5.3.5. The Primary Key: ArchID

A stable, primary key ID number was assigned to all phenomena that were individually mapped. Every feature or artifact, including sites, loci, and individual artifacts that were mapped separately, were assigned their own "ArchID" number in a single number series regardless of the archaeological feature type. The ArchID primary key is a unique identifier integer that was value-free, as no further feature information was embedded in the number. For example, some archaeologists may classify sites by number range. In that system, rock shelter sites might be numbered between 100 and 200, and administrative structures might fall between 400 and 500, for example. However, that type of encoding of meaning into ID numbers is problematic for database design. The primary key approach adopted here is consistent with database normalization methods and the First Normal Form (Codd 1970) where one ensures that each table has a primary key that serves as minimal set of attributes that can uniquely identify a record. The First Normal Form further specifies that repeated fields be eliminated, and that each attribute must contain a single value and not a set of values. This kind of tabular organization is intuitive for those who have worked with computer databases, but the database normalization literature makes these features explicit.

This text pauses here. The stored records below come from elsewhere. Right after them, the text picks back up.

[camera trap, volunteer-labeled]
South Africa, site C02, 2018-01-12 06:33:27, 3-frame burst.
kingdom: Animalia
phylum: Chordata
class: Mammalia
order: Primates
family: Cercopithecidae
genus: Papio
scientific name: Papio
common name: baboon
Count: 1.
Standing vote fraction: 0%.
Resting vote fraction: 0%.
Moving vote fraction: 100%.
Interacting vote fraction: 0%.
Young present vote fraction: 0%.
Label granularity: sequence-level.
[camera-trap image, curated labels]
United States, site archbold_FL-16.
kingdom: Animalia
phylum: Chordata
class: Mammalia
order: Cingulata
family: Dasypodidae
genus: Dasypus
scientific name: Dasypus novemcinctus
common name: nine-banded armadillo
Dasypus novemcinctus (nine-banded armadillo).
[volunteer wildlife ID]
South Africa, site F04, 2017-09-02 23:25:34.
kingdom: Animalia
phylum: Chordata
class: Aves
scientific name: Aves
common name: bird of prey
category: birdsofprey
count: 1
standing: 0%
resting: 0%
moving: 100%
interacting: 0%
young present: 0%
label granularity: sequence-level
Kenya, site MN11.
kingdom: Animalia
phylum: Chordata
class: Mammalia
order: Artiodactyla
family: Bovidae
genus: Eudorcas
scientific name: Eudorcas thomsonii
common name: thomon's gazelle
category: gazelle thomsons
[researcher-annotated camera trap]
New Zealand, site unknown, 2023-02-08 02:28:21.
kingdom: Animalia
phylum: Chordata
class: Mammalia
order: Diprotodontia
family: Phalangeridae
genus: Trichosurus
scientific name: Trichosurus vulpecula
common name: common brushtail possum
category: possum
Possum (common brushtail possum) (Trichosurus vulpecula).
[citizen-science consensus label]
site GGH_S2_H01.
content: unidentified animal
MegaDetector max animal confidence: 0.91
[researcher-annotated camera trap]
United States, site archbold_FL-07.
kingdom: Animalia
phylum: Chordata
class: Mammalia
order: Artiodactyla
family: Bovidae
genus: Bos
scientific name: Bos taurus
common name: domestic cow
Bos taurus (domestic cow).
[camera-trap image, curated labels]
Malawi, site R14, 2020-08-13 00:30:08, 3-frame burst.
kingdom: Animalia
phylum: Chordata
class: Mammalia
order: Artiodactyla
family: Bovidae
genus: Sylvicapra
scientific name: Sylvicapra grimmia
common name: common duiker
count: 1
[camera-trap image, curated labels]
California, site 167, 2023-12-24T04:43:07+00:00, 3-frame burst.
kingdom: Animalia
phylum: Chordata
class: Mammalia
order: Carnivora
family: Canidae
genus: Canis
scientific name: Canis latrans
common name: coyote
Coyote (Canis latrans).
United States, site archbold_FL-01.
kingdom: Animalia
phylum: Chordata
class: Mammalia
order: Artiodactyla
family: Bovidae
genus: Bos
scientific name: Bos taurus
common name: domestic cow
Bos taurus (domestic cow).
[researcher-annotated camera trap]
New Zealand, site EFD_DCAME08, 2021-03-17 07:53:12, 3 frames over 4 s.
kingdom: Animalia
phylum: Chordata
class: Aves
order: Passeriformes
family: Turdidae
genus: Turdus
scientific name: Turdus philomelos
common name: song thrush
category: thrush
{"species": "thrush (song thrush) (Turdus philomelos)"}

The ArchID approach to numbering sites, loci, and artifacts in a single series is consistent with the low-interpretation field documentation system. The approach to survey provenience used in the Upper Colca survey is low-interpretation because an interpreted hierarchy is not encoded in the proveniencing system. For example, in some systems the Site ID# is primary, and structures and artifacts encountered inside that site are numerically subsumed by the site numbering, unless they are isolates. In other words, sites receive the principal numbering system, and any artifacts and features found "inside" sites receive index numbers from a secondary range that force the site assignment into the proveniencing of every artifact in that area. The weakness and spatial dependence of this system become more evident when features from different temporal occupations are recorded in a single, multicomponent site. In contrast, the upper Colca survey used a single number series so that the "site" assignment number did not intrude into the proveniencing of every feature inside the site, as features were mapped individually and thus were independent spatial entities.

The advantage to this approach, and to categorizing sites in later analysis rather than in the field, is that documentation and interpretation are distinct steps and data can be reinterpreted and individual loci reassigned to other time periods independently of the site context and spatial provenience in which they originally belonged. In other words, the GIS does the work of spatial provenience, proximity, and overlay, while numbering systems are dedicated only to the task of serving as a key for referencing records and tables in the database. Categories and types were used in this document for analysis, data presentation and summary, however, in the course of original data acquisition during fieldwork there was an explicit effort to document features based on simple artifact and feature characteristics rather than by a generalized typology or classification. There is no single file with all ArchID numbers represented, as they are distributed across the nine file types shown above in Figure 5-7a. However, in a post-fieldwork GIS processing step an "All_ArchID_Centroids" point file is created that serves as a single reference point for all ArchID numbers used throughout the season (see Section 5.10.1).